In his classic article “The Two Faces of Humanism: Stoicism and Augustinianism in Renaissance Thought,” the historian William Bouwsma postulated a confrontation between two polarities in Western culture and explored the ways in which the tension between them constituted an internal struggle within early modern humanism. Noting that “pure” Stoics or Augustinians are hard to find, he nevertheless suggested that the Dutch humanist Desiderius Erasmus (c.1467-1536) exhibited stronger Stoic tendencies, while the French religious reformer John Calvin (1509-64) found in the Latin church father Augustine of Hippo (354-430) “a model of the open, developing spiritual life, of the mind in movement which [was] perhaps the central feature in Augustine’s significance for the Renaissance” (Bouwsma 1990: 52, 68). Subsequent scholarship has sought to answer Bouwsma’s call for closer study of individual figures and to nuance his image of Stoicism in the era of the Renaissance, which Christoph Strohm has rightly criticized as unspecific (Strohm 1996: 121-2). Jill Kraye has argued that Erasmus’s editorial engagement with Seneca (c.4 BCE to 65 CE) launched a “humanist re-evaluation of Seneca” and in particular his moral philosophy that was advanced by Marc-Antoine Muret (1526-85) and found its culmination in the work of Justus Lipsius (1547-1606) (Kraye 2005: 328). At the same time, Peter Walter has questioned Bouwsma’s placement of Erasmus among the more Stoic-minded in light of Erasmus’s clear rejection of traditional Stoic views of the affections (Walter 2008: 522-3). Judgments concerning Calvin’s relationship to Stoicism have been even more diametrically opposed; some have claimed that he baptized Stoicism, while others contend that he was sharply critical of Stoic philosophy and ethics (see Battles and Hugo 1969: 46*–47*).
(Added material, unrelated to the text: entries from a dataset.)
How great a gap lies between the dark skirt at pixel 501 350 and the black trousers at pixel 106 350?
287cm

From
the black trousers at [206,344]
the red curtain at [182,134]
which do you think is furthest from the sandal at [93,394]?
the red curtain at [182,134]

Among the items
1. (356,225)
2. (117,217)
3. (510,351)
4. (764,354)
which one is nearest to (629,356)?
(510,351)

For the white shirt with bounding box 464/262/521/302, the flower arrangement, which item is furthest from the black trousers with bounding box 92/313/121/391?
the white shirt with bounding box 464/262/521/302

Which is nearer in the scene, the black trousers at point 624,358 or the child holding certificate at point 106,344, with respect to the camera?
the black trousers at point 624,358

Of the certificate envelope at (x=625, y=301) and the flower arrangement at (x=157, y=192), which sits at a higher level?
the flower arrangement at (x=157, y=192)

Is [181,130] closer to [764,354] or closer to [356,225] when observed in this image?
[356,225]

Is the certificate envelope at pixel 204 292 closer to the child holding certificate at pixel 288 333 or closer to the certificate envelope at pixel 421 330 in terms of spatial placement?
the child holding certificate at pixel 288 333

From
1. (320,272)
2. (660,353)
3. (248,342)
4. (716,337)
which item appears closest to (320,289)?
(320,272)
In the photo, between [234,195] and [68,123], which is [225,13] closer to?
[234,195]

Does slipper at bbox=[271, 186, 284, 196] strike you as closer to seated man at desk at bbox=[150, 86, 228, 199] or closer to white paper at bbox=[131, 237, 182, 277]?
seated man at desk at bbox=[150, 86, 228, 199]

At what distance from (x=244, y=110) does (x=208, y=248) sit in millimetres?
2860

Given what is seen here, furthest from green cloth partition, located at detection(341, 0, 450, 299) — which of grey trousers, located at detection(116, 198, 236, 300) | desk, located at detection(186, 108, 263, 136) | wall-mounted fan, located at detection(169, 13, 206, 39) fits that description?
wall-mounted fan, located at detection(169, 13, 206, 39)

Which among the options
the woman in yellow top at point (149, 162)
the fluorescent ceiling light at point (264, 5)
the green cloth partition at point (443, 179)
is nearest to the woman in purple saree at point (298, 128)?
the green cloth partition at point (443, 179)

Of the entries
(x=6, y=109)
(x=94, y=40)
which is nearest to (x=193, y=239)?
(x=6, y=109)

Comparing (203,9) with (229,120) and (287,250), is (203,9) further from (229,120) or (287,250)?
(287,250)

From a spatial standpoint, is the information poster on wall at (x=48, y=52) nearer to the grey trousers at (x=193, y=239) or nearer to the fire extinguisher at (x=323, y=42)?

Two recent and nuanced reassessments that find continuity between certain aspects of Stoic anthropology and Calvin’s mature understanding of human agency and his view of the nature of the emotions are by Paul Helm (2012) and Kyle Fedler (2002). There is no doubt that the relationship of both Erasmus and Calvin to the early modern

receptions of Stoicism was extremely complex, highly eclectic, and dependent on the topic in question and the text being investigated. Yet it also seems to me that greater precision is possible in conceptualizing the key roles that these two figures played in shaping the image of

Stoicism in their day. Rather than seek to answer the insoluble question of which of these early sixteenth-century editors of Seneca was more or less Stoic, I explore in what follows two entangled but ultimately divergent paths that point to the related but ultimately distinctive ways that Stoic impulses and themes expressed themselves in their thought. After a brief consideration of the contexts shaping their conceptions of Stoicism, the discussion will examine first the major commonalities and differences in their editorial projects on Seneca. Then the investigation will trace how Erasmus’s and Calvin’s interactions with themes arising out of the Stoic intellectual tradition in their wider body of writings led them to focus on distinct aspects of Stoic teaching. My delineation of their divergent emphases aims to identify the dominant tendencies in the early sixteenth-century engagement with Stoicism and to suggest that Erasmus and Calvin ultimately mediated and presented different elements of the Stoic heritage to their age. Both reflect the culmination of trends in the reception of Stoicism in the Latin West and also provide bridges to the more systematic assessment and retrieval of Stoic thought in Neostoicism in the latter part of the sixteenth century.